Si cette proposition de loi vise à répondre aux difficultés juridiques rencontrées par la ville de Rouen lorsqu’elle a décidé, en octobre 2007, de remettre aux autorités néo-zélandaises, après des échanges et une réflexion notamment avec l’équipe scientifique du Muséum, cette tête maorie, elle doit permettre surtout, si elle est adoptée, de mettre la France au diapason de très nombreux autres pays, en restituant finalement l’ensemble des têtes maories, évaluées entre 15 et 20, conservées dans nos musées : 7 à 8 au Quai Branly, 1 au Musée de la charité et 1 au Musée des Beaux Arts de Dunkerque, 4 dans des museums dont bien sûr celui de Rouen mais aussi à Lille, Lyon et Nantes, 1 au Museum de La Rochelle, dépôt des structures de la marine de Rochefort, et 2 à l’université de Montpellier.
Un petit retour en arrière est là essentiel pour comprendre cette affaire.
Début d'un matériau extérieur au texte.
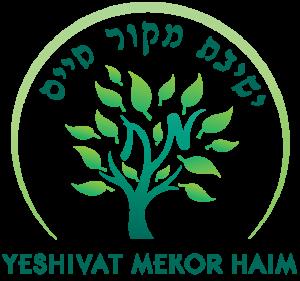 yeshivamekorhaim-1585706870480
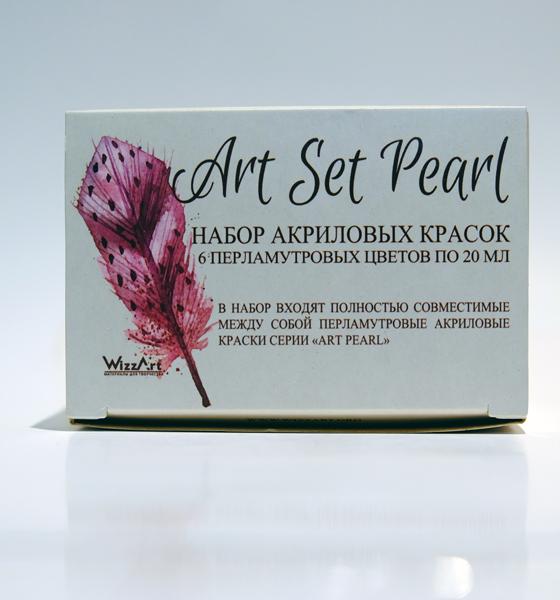 WSR6 ArtSet Pearl  6 цветов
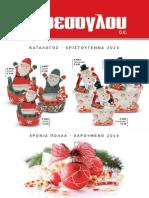 Κατάλογος Χριστουγέννων 2013-2014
Tous les maoris de haut rang, guerriers et chefs de tribus, étaient tatoués selon des motifs rappelant leur tribu. En effet, selon leurs traditions, la tête est considérée comme la partie sacrée du corps et le tatouage comme une véritable signature sociale et religieuse. Le peuple maori avait ainsi coutume de conserver les têtes tatouées des guerriers morts au combat, et de les exposer dans un endroit consacré à leur mémoire, où chacun pouvait les vénérer jusqu’au moment où ils estimaient que l’âme du défunt était partie. Les têtes étaient alors inhumées près du village. Au 18ème siècle lors de la colonisation de la Nouvelle-Zélande, les Européens se fascinent pour les têtes tatouées qu’ils qualifient d’objets de curiosité et de collection. Les musées et les collectionneurs privés lancent de véritables « chasseurs de tête » à la recherche des plus beaux spécimens. S’ensuit un véritable commerce barbare : pour répondre à la demande, on se met à tatouer des esclaves dont on tranche la tête. Ce n’est qu’en 1831 que le gouvernement britannique vote une loi interdisant le marché des têtes naturalisées entre la Nouvelle-Zélande et l’Australie. L’Amiral CECILLE dont la flotte était implantée dans le Pacifique a dénoncé le trafic des têtes maories aboutissant à une véritable marchandisation du corps humain. Dans un rapport adressé au Ministre de la Marine en 1840, il écrivait : « on a vu les têtes zélandaises devenir un objet lucratif d’exportation. Tous les moyens ont été bons pour s’en procurer et des guerres ont été suscitées entre les tribus pour faire baisser le prix de cette marchandise recherchée par les naturalistes. On a vu des individus presser des chefs et leur assurer des présents pour se faire livrer la tête remarquablement tatouée de quelque esclave. »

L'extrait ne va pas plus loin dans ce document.